A vida mostrou mais uma vez quanto certeiras eram as suas palavras.
Na origem da grave situação que hoje o país atravessa e da brutal crise que se ampliou nestes últimos anos está uma revolução inacabada. Uma revolução que não conseguiu libertar-se em definitivo do domínio monopolista e da submissão ao estrangeiro que esses interesses impuseram, agora ainda mais agravados com o Pacto de Agressão subscrito por aqueles que conduziram todo o processo de reconstrução monopolista e latifundista. Por isso hoje subsistem os problemas do desenvolvimento do país e a sua crónica dependência, ao mesmo tempo que assumem um crescente dramatismo os problemas sociais. Na verdade a vida está a confirmar que a resposta aos dramáticos problemas com que o povo e país estão confrontados – empobrecimento generalizado, desemprego massivo, emigração crescente, precariedade, destruição das funções sociais do Estado, submissão ao imperialismo, amputação do regime democrático – só pode ser encontrada invertendo o rumo contra-revolucionário, pondo termo a quase quatro décadas de políticas de direita e com um governo patriótico e de esquerda.

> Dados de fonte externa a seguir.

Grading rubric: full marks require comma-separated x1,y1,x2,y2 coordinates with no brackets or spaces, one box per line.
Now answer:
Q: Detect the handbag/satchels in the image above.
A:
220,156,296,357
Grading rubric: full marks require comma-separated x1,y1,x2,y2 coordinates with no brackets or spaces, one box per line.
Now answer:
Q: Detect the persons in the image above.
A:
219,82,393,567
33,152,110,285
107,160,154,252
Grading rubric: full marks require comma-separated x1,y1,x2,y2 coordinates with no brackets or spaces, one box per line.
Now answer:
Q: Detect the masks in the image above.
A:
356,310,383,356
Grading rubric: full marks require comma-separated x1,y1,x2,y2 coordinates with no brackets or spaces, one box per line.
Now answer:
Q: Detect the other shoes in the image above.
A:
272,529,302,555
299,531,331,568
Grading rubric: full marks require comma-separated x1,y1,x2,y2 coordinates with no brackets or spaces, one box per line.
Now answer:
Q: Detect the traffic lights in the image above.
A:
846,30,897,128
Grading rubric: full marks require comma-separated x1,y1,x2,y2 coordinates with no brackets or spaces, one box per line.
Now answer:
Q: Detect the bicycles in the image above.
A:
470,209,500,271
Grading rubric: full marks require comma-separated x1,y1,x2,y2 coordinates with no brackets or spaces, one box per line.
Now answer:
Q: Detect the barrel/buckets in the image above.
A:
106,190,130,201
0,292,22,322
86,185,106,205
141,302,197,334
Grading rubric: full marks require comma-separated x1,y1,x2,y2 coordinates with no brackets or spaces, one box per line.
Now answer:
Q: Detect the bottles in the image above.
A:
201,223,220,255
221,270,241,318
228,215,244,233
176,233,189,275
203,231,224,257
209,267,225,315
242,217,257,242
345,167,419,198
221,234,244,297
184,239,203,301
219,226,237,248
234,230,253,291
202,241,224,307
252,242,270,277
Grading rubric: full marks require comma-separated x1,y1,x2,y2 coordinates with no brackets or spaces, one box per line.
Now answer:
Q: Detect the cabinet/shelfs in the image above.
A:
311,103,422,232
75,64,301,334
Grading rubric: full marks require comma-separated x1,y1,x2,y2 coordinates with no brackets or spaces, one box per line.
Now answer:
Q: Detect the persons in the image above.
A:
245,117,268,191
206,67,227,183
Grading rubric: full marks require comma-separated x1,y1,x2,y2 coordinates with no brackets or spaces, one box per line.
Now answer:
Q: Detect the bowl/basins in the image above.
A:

Um governo capaz de concretizar uma nova política, uma política que tenha como referência o Programa de “Uma Democracia Avançada – os valores de Abril no futuro de Portugal” que o PCP apresentou e propôs ao povo português no seu último congresso. Um programa que, tal como o era o da Revolução Democrática e Nacional, é parte integrante e inseparável da luta pelo socialismo. Um programa que na sua concretização coloca, hoje como ontem, uma exigência incontornável: a necessidade de um grande Partido Comunista!
Um grande Partido que teve em Álvaro Cunhal o principal construtor, lado a lado com milhares de obreiros!